Aim of the task: Copy the physics text starting at "We note that" and ending at "BRS trivial operator.", changing "obvious" to "evident" wherever it shows up in that stretch.

Document text:
- Opening Delimiter -

By direct computation we can check that the above vanishing
conditions (24) hold with our $E_6$ potential eq.(14).
Eq.(23) gives the Gelfand-Dikii potentials of the $E_6$ theory.

 It is instructive to compare the $E_6$ superpotential 
with that of the $SU(12)$ 
theory. $E_6$ and $SU(12)$ have the same Coxeter number $12$ 
and hence their potentials have the same leading term $x^{12}$. 
Recall that the Landau-Ginzburg potential of $A_{N-1}$
theory is given by the determinant \cite{DVV}
\be
{1 \over N}{d W_{A_{N-1}} \over dx}(x,t_i')=\left |\begin{array}{cccccc}
x & -1 & 0& 0 & 0& 0 \\
t_{N-2}' & x & -1 & 0 & 0 &0 \\
t_{N-3}' & t_{N-2}' & x & -1 & 0 & 0 \\
.. & .. & .. & ..& ..& ..  \\
t_2' & .. & .. & ..& x& -1  \\
t_1' & t_2' & .. & t_{N-3}' & t_{N-2}'& x \end{array}  \right |.
\ee
By expanding the determinant and setting the parameters
$t_1',t_2',t_5',t_8',t_9'$ to zero one finds that $W_{A_{11}}$ reproduces 
the "positive" 
part of the $E_6$ potential,
\ba
&&W_{A_{11}}(x;t_0',t_3',t_4',t_6',t_7',t_{10}',t_1'=t_2'=t_5'=t_8'=t_9'=0) 
\no \\
&&=W_{E_6}(x;t_0,t_3,t_4,t_6,t_7,t_{10})|_+, \hskip2mm t_i=12t_i', \hskip1mm
i\in I_{E_6}
\ea
($|_+$ denotes the sum of terms with non-negative powers of 
$x$). 
It seems likely that one generates the $E_6$ potential by 
starting from 
that of $SU(12)$ and demanding the vanishing conditions (24) which would 
uniquely fix the negative part of $W_{E_6}$. 
We note that the positive parts of the primary fields of the $E_6$ theory 
$\phi_i|_+ \hskip1mm (i\in I_{E_6})$ coincide with the primary fields 
$\phi_i \hskip1mm (i\in I_{E_6}\subset I_{SU(12)})$ 
of $SU(12)$ theory since primary fields are 
defined by the derivatives of the potentials.


Let us next look at the closure of the operator product expansion (OPE)
in the $E_6$ theory.
In the case of the $A_{N-1}$ theory the closure of the operator
algebra is more or less obvious since the set of the exponents 
$I_{A_{N-1}}=0,1,2,\cdots,N-2$
does not have "missing" degrees except for $i=N-1$ which is
the degree of $dW/dx$ and interpreted as the BRS trivial operator.

- Closing Delimiter -

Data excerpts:

- Opening Delimiter -

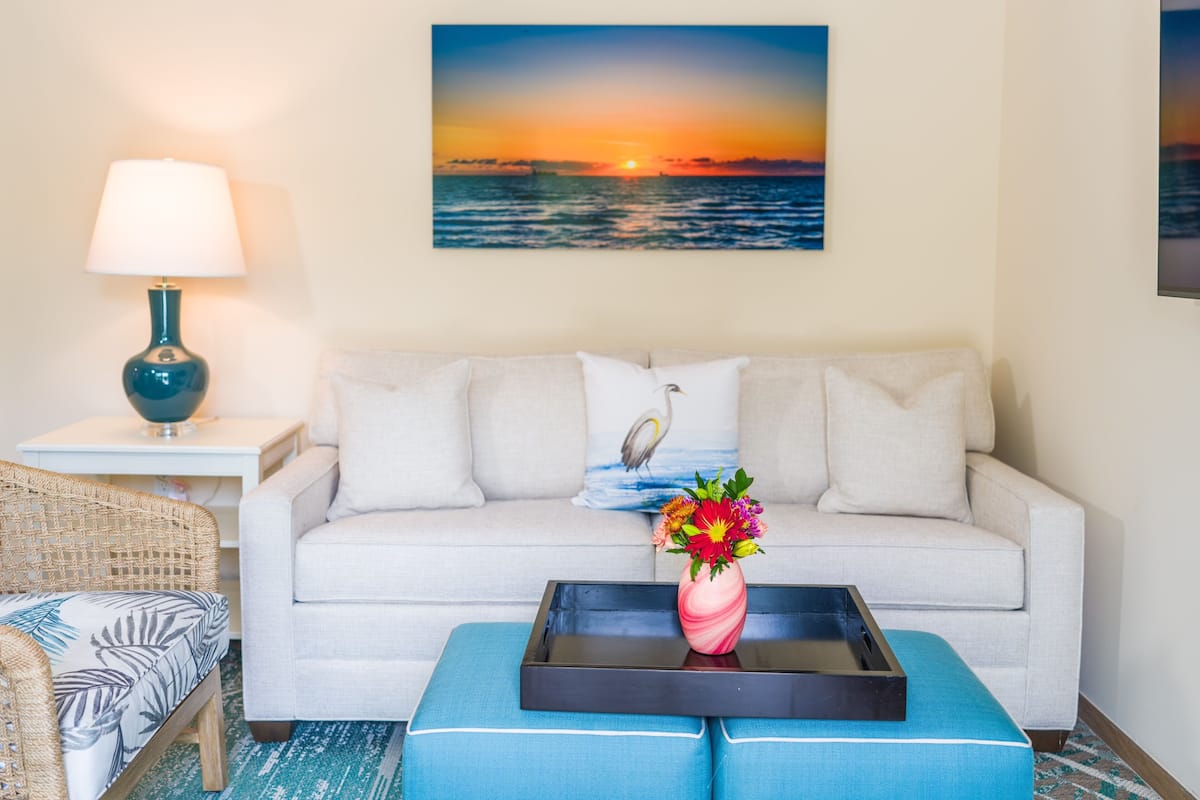 Ein Wohnzimmer mit einer Couch, einem Couchtisch mit Blumenvase, einer Lampe und einem Gemälde, das einen Sonnenuntergang über dem Meer zeigt.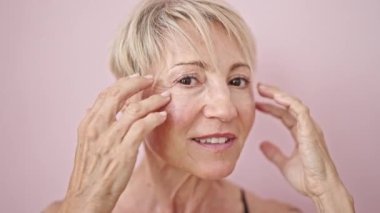 Orta yaşlı sarışın kadın, pembe arka planda kendine güvenen, güler yüzlü bir kadın.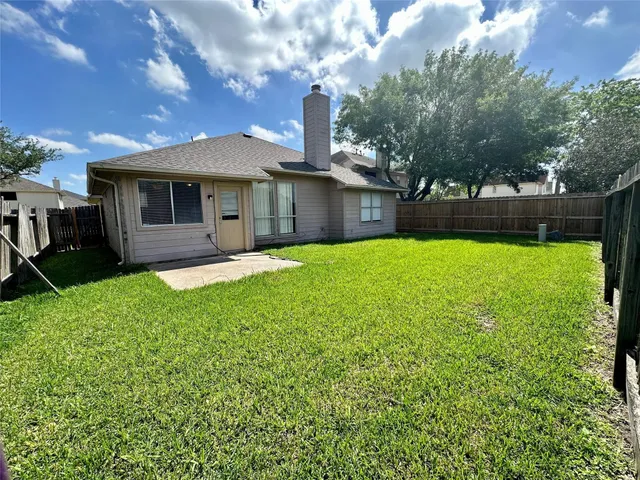 a front view of a house with yard and green space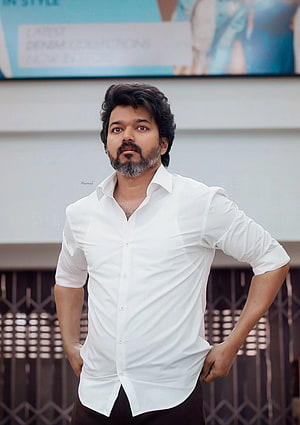 Vijay Sethupathi in a crisp white shirt posing confidently with hands on hips HD phone wallpaper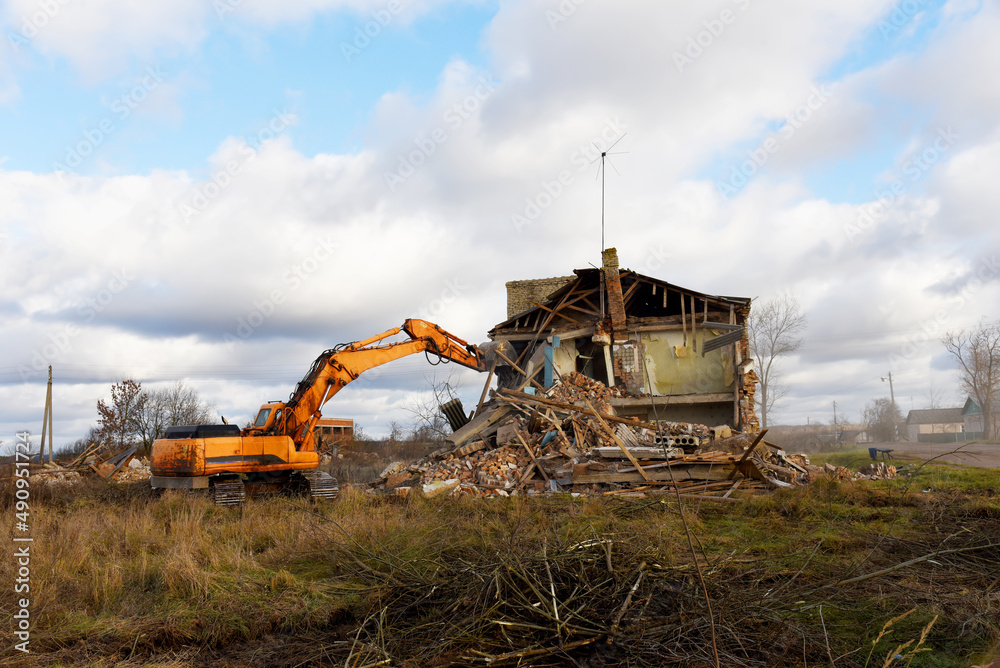 Excavator during demolition the house in the rural. Renovation old home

- Closing Delimiter -

Solved exercise:
We note that the positive parts of the primary fields of the $E_6$ theory 
$\phi_i|_+ \hskip1mm (i\in I_{E_6})$ coincide with the primary fields 
$\phi_i \hskip1mm (i\in I_{E_6}\subset I_{SU(12)})$ 
of $SU(12)$ theory since primary fields are 
defined by the derivatives of the potentials.


Let us next look at the closure of the operator product expansion (OPE)
in the $E_6$ theory.
In the case of the $A_{N-1}$ theory the closure of the operator
algebra is more or less evident since the set of the exponents 
$I_{A_{N-1}}=0,1,2,\cdots,N-2$
does not have "missing" degrees except for $i=N-1$ which is
the degree of $dW/dx$ and interpreted as the BRS trivial operator.